I wish you didn't have to leave.

 

I sighed and walked into the house. I looked around and saw a picture of us on the living room coffee table. I took it into my hand and memorised every detail of it. It was 6 years old, it was your 30th birthday. You were holding a beer bottle, I was trying to steal a kiss from you. I bit my teeth. The picture was giving me headache. I put the old memory down, back where it belonged. 

 

Did I deserve this pain?

 

I wasn't unfaithful. I was loyal. I tried to save the world, I tried to save you. Maybe the old saying is right, bad things happen to good people. I watched out of the window. I saw the dead grass and a shovel middle of the yard. I turned my face down, seeing my dirty hands. I quickly wiped them onto my pants and looked away, swallowing the becoming tears. 

 

Why did it have to be me?

 

Suddenly, I felt angry. I was angry at you. Why? I wasn't sure. It wasn't my job to do it. Or was it? I am so confused. I kicked the coffee table around, roughly running my hands through my hair. I released couple tears, but wiped them off.
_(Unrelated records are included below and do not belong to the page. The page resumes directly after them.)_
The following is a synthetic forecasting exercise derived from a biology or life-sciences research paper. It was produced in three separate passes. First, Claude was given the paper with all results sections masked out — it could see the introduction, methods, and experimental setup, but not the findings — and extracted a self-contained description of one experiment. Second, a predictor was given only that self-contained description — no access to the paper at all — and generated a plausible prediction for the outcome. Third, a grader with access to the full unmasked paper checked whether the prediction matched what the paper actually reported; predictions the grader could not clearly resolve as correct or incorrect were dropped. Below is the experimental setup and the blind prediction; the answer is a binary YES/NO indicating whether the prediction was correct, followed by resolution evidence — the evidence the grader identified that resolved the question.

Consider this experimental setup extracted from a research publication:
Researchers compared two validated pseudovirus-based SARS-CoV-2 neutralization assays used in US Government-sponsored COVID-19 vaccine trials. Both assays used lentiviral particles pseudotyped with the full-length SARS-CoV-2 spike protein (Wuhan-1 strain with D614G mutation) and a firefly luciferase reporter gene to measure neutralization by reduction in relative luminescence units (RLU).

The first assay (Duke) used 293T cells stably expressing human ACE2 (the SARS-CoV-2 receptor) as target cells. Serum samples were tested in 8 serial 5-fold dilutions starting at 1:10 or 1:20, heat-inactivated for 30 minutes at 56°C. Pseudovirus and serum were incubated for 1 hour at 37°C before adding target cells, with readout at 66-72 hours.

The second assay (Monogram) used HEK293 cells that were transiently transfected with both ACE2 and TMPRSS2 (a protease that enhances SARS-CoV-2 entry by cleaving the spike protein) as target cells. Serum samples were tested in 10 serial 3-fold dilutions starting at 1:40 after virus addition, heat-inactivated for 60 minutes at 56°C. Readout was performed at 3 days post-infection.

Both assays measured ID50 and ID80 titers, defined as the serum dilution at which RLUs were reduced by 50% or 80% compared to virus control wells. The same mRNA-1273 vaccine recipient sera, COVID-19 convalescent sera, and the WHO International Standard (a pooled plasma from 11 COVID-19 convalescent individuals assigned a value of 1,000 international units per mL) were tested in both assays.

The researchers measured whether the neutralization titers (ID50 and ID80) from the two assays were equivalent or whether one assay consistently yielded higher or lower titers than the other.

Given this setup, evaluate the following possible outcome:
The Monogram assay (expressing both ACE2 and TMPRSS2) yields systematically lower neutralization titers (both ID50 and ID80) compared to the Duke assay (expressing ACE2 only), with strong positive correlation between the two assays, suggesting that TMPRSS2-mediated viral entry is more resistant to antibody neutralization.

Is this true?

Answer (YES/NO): NO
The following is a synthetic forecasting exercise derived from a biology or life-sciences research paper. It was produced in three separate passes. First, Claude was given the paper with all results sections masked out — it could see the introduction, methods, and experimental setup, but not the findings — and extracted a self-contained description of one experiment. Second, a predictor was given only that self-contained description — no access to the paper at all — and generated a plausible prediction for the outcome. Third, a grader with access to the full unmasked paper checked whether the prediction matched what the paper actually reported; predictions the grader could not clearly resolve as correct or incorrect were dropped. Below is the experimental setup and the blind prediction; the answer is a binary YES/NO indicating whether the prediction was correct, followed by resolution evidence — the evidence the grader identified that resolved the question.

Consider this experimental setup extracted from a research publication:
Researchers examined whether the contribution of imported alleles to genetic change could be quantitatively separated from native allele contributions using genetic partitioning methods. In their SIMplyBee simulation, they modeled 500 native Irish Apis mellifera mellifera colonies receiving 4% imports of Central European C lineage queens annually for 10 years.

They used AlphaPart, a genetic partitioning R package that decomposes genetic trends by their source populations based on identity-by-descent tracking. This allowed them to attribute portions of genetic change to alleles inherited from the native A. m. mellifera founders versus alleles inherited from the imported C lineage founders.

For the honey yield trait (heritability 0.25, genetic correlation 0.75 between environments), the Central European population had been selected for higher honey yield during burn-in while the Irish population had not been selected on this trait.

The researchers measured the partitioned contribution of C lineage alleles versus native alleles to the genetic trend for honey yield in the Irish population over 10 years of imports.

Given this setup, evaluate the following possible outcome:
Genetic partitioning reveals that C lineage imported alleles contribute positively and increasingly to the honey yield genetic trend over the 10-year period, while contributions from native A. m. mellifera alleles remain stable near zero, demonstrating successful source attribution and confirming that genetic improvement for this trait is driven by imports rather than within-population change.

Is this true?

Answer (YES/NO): YES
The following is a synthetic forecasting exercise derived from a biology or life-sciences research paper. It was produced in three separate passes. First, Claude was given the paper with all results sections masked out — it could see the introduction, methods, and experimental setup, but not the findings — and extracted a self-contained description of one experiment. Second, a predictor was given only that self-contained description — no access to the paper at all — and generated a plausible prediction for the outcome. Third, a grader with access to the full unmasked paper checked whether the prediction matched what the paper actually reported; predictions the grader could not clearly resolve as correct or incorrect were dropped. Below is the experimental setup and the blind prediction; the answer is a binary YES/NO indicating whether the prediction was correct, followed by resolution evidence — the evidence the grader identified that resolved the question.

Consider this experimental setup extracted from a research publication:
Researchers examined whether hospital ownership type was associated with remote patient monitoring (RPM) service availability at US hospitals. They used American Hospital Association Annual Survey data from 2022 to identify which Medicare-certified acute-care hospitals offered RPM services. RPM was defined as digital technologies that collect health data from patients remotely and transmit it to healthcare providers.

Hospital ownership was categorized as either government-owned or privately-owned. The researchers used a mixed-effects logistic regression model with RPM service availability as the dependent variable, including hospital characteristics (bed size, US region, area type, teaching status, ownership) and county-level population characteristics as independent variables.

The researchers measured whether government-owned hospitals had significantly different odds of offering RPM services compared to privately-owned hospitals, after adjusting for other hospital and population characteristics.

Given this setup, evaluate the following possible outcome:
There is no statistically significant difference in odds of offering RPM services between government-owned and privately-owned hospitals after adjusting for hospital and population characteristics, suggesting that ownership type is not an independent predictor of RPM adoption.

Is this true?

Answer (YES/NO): YES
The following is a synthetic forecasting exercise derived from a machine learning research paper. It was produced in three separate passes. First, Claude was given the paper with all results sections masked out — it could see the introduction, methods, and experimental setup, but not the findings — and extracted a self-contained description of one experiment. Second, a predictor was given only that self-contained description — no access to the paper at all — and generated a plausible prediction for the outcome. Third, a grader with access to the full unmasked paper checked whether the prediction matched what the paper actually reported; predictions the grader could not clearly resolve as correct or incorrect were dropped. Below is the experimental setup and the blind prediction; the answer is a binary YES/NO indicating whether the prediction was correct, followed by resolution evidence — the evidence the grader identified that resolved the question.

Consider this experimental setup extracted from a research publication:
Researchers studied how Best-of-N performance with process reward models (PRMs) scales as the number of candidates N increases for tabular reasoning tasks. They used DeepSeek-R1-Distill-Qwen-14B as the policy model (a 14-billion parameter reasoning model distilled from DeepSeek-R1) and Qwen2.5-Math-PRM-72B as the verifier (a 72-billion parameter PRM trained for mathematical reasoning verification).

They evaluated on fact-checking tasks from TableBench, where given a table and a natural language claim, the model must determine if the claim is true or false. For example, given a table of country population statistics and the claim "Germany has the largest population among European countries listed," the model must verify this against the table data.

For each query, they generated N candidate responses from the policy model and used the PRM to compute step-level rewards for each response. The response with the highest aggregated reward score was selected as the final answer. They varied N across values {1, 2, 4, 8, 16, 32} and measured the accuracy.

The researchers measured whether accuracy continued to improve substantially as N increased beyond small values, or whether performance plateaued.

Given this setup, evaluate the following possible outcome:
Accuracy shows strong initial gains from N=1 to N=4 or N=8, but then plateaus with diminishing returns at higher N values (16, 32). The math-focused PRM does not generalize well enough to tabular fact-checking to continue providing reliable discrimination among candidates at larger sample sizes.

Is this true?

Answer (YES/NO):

"Get your shit together" I grunted at myself, starting to clean up the mess I did. I saw the picture frame, the glass had gone broken.

"'m sorry" I whispered, taking the picture out from the frame.  

I walked to the kitchen, forgetting what had happened.

 

"Just do it" you said to me. "Please, I love you. Do it"

I cried. "No, I can't" dropping my hand down, but still holding the gun. 

"I'm sick, darlin'. It's okay" you tried to convince me, holding my hand and the gun. Your body was shaking, your dangerously pale skin looked even worse. You had tears in your eyes, that were surrounded by large dark black circles.

I nodded. You gave me the gun again. I pulled the trigger.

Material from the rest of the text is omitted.